On Monday’s broadcast of MSNBC’s “Morning Joe,” Senator Jeff Flake (R-AZ) stated that it might be necessary to put a hold on the president’s executive calendar and not move forward on confirming nominees or threaten to vote no on nominees in order to get a vote on issues like tariffs.

Flake said, “I think that approving new judges, more judges is important. That’s one of the roles. We are, as Senator McConnell says often, we’re in the personnel business in the Senate. Most of the votes that we’ve had this year have been to advance the president’s executive calendar, nominees…that’s important, but it can’t be everything we do.”

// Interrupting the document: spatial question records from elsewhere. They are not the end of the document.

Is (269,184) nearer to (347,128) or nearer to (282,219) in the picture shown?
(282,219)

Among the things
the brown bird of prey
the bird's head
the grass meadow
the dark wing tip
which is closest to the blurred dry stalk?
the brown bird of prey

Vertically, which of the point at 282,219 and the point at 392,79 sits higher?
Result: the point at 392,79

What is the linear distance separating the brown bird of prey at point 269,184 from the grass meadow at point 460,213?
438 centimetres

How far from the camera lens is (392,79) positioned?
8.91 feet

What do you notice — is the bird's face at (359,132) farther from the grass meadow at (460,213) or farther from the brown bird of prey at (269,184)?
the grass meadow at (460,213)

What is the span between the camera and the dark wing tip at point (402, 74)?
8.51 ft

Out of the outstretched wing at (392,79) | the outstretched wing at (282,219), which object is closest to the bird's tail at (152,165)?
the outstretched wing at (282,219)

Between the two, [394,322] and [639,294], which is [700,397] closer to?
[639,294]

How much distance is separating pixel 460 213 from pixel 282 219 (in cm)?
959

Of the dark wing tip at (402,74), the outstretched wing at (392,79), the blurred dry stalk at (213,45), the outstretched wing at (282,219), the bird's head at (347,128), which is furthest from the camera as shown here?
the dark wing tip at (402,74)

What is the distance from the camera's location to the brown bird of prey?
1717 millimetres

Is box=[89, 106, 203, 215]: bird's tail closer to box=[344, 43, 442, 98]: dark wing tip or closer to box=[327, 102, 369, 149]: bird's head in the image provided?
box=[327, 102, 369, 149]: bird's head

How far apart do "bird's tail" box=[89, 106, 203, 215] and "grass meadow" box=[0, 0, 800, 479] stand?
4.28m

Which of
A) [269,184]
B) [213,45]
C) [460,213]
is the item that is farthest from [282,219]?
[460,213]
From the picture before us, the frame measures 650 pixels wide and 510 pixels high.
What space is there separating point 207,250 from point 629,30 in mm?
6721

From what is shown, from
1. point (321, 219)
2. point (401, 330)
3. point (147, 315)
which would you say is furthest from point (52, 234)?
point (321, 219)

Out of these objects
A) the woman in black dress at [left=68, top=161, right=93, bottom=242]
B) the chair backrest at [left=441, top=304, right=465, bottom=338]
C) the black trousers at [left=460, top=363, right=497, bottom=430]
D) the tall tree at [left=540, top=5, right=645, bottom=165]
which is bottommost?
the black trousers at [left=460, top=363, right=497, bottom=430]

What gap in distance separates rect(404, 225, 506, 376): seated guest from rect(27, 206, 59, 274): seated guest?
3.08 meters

He continued, “And that’s where I think myself and a few others have come down on, saying that can’t be everything we do. And if we’re — we have to use that to say, all right, let’s not move forward on more judges and more of the president’s executive calendar until we fulfill our constitutional obligation, until we at least register our opinion, on tariffs, for example, and let people know where we are and let the president know where we are. I think a lot of us are tired of saying, we’ll only take something up if the president agrees with it. Like on immigration reform, we’ll only take it up if he says he’s going to sign it. Well, he said he wasn’t going to sign Russia sanctions, but we passed it anyway, 98-2. He found a way to like it. That’s our role as the Article I branch. And so, I think if all we can do is to say, let’s put the president’s executive calendar on hold, judges, nominees for other appointments on hold until we can actually vote on some of these things, or until we get a commitment that on this bill, this appropriations measure, the FAA bill, we may need a new revenue bill to do a tariff vote on, then we simply won’t go forward. You hate to have to go there, but in this case, it wouldn’t be me saying I’m going to put a hold on something. You don’t have to do that. It would just be me saying I will vote no, and that may be enough.”